With only 3.4 million people, Uruguay is the smallest Spanish-speaking country in South America, but it has always been well-populated with poets. The Uruguayan poet Leo Masliah makes this clear in his song “Biromes y Servilletas” (“Ballpoint Pens and Napkins”), which pokes fun at Montevideo, the capital where half the country’s population lives, as the place where “there are poets poets poets” that “claim neither glories nor laurels, laurels, laurels” and only “write, write, write” on every piece of paper they can find. Masliah does not exaggerate. The poetry scene in Uruguay is hyperactive. On most nights in Montevideo, there are poetry readings at multiple venues ranging from the national library to neighborhood bars. Although culture is centralized in the capital, the smaller towns of Colonia del Sacramento, Minas, Tacuarembó, and Maldonado also have poetry events, now usually organized via Facebook and other social media. Poetry readings often feature a mix of the most senior, established poets, such as Circe Maia, Jorge Arbeleche, Luis Bravo, Tatiana Oroño, Sylvia Guerra, and Roberto Appratto, with younger poets, many still university students. But there are generational differences.
The inescapable theme of the previous generation of poets is the civil-military dictatorship from 1973 to 1985 that sent many Uruguayan leftists to prison or worse and some poets into exile. Uruguayans read poetry with this in mind. They look for a poem’s date to decide if a word like “silence” carries a double-weighted meaning. With Circe Maia, the first Uruguayan poet I translated, this is certainly a consideration. In 1972 police raided her home to arrest her husband and did not take Circe only because she was caring for their four-day-old daughter. He was imprisoned for two years for being associated with the Tupamaros National Liberation Movement. Her “Por detrás de mi voz,” with its refrain of “Listen, listen, another voice sings,” can be read as a poem about the continued presence of ancestors. But set to music by Daniel Viglietti in 1978 as “Otra voz canta,” it became a political anthem throughout Latin America, a call to hear the missing voices of those “disappeared” by military regimes in Argentina, Bolivia, Brazil, Chile, Paraguay, and Uruguay.

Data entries
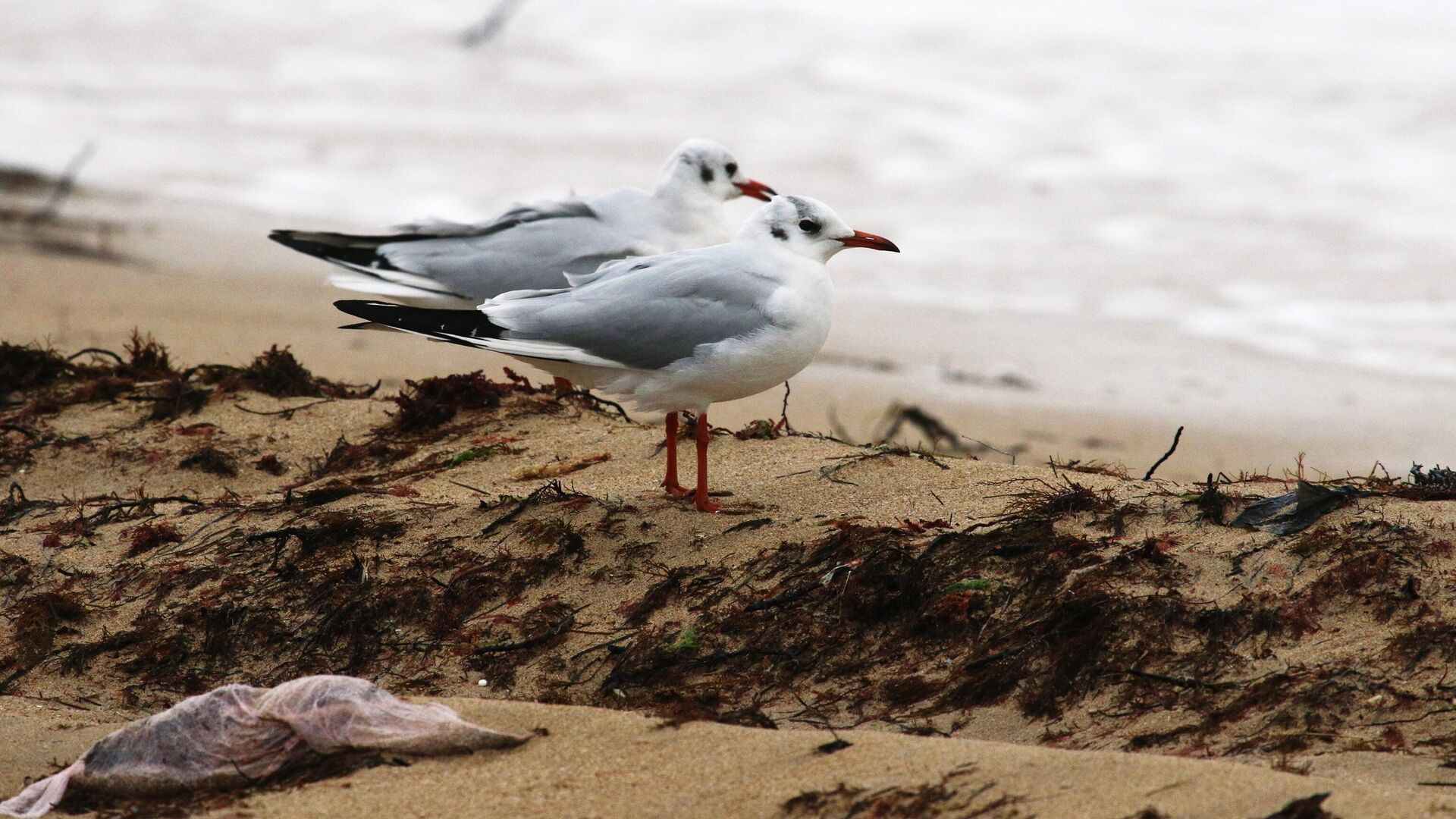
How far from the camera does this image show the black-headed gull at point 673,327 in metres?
4.71

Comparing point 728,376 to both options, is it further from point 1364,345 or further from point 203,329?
point 1364,345

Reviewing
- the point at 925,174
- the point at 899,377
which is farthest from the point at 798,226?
the point at 925,174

• WHAT YOU NEED TO DO:
1/ According to the text on Uruguayan poetry, during which years did the civil-military dictatorship last?
2/ Rewrite the rows from the line containing "Comparing point 728,376" through the last row, inclusive, with "farthest" changed to "most distant" and nothing else altered.

• RESPONSES:
1/ From 1973 to 1985.

2/
Comparing point 728,376 to both options, is it further from point 1364,345 or further from point 203,329?
point 1364,345

Reviewing
- the point at 925,174
- the point at 899,377
which is most distant from the point at 798,226?
the point at 925,174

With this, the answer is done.